Buying into a business - Where to start
It goes without saying, but before you commit yourself to buying a business, it’s wise to carry out detailed research. Find out about the business itself, the competition and the industry in general. Then you’ll be able to make a more informed decision on whether or not to buy it - this is a brief guide to help you get your research started.
It’s easy to overlook some details in the lead up to a sale, so, to help you to cover the basics, we’ve put together a ‘buying a business checklist’ that you could use as a starting point.
Note: This checklist isn’t exhaustive and is not of legal or financial advice. You may find it beneficial to a consult a professional.
Step 1: Find Out Why the Owner’s Selling
Does the owner simply want to retire or is there a wider issue that’s making it difficult for the business to turn a profit? This could be cash flow problems, increased competition or a shrinking market resulting in less demand for the product or service to name a few. Whatever the underlying issue could be, do your research upfront to avoid getting caught out later.
Step 2: Know Your Legal Obligations
Check if the type of business you want to buy requires particular permits and/or licenses. If so, find out if you’ll need to re-apply for them if you become the new owner. Will you need to take on existing staff? What entitlements and pension scheme commitments would this involve? Scrutinise any property lease agreements that will apply and see whether you’ll be able to renew/continue with them.
Step 3: Ensure the Business is Financially Healthy – and Likely to Remain so
Before you purchase a business, you may find it best to get specialist help with carrying out financial due diligence. This could include reviewing balance sheets, tax returns, profit and loss statements and projected sales and profits. Studying this key financial information could help you to get a good view of the risks and opportunities that the business offers1.
Step 5: Verify that all Business Assets are in Order
Assets can become outdated, so, check that any equipment included in the sale doesn’t need replacing. And, if any of the assets are rented, ask for copies of the paperwork.
Step 6: Check it’s Operating Smoothly
Try to see if there are any issues with the way the business is currently being run. You could get a feel for this by asking current customers and staff how they feel about it.
Step 7: Find Out Who the Customers Are
Study the target market. And, see if there’s a database of customers. Try and find out if they’re likely to remain loyal to the business if you buy it. Check if there are any contracts in place that would lock them in and/or if any key contracts are due to end.

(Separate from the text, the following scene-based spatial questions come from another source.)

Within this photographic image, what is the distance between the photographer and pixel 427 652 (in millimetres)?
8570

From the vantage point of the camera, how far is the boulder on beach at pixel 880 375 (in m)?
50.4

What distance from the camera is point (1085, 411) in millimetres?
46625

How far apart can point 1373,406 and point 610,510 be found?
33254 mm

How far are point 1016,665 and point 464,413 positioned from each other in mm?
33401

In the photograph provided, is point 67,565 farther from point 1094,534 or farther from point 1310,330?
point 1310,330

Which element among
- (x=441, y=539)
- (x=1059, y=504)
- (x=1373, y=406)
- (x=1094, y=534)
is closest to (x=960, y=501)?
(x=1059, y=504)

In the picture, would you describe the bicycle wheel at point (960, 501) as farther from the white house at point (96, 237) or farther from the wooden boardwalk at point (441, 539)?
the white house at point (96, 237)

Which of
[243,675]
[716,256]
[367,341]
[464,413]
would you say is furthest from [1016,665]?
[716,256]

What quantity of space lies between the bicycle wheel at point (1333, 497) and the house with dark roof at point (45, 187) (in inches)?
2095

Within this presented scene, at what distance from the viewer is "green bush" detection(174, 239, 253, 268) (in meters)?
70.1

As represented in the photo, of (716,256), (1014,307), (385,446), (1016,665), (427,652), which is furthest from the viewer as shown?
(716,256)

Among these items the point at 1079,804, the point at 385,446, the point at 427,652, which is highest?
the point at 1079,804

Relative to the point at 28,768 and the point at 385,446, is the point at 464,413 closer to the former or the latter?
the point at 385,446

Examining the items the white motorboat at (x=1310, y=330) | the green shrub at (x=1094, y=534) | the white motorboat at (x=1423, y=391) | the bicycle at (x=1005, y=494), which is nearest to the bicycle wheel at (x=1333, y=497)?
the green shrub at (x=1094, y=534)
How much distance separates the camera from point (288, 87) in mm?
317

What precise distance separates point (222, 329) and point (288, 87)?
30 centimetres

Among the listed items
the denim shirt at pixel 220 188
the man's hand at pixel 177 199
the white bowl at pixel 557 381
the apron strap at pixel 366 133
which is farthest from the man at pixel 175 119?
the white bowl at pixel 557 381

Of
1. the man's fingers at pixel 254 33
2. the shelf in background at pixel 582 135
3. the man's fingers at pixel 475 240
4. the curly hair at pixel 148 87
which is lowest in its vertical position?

Step 7: Assess the Competition
Research the competitors of the business. Look into their growth and plans for the future, strengths and weaknesses. See if there are any competitors already geographically close to it, or due to start up nearby. With the knowledge, is there anything that makes the business stand out against the competition? Such as a price advantage, quicker service or a reputation for reliability. Is there any intellectual property that can be protected through a trademark, license or patent?
Step 8: Get the Latest Industry Views
Do the experts think the sector is expanding or contracting? Are profit margins rising or under pressure? Keep abreast of any key changes to the market and how the industry is performing.
Step 9: Look into the Suppliers
Check out the suppliers. Will they be willing to trade with you and are prices due to fall or rise? Could you negotiate a better deal with them?
Step 10: Consider Speaking to a Professional
A finance specialist should be able to verify a vendor’s profit projection figures. The information they provide could be useful in negotiating your deal. He or she may also be able to see where savings could be made and where profits could be increased. Agree any fees for advice in advance. It would also be wise to seek legal advice before buying a business2.
Step 11: Decide on Your Maximum Offer
If you’re uncertain, you may want to seek out an independent valuation for the business to help you decide on your initial and final offers. Whether you seek professional advice or make the decision on your own, think about anything that could have a bearing on the value of the business. This could be current and potential competitors, the owner’s circumstances, how long it’s been on the market and how many offers they’ve had. Are the owners under time pressures and need a quick sale? If so, they may accept a lower offer.
Taking the above steps won’t guarantee success, but finding the answers could help you decide if a business is right for you.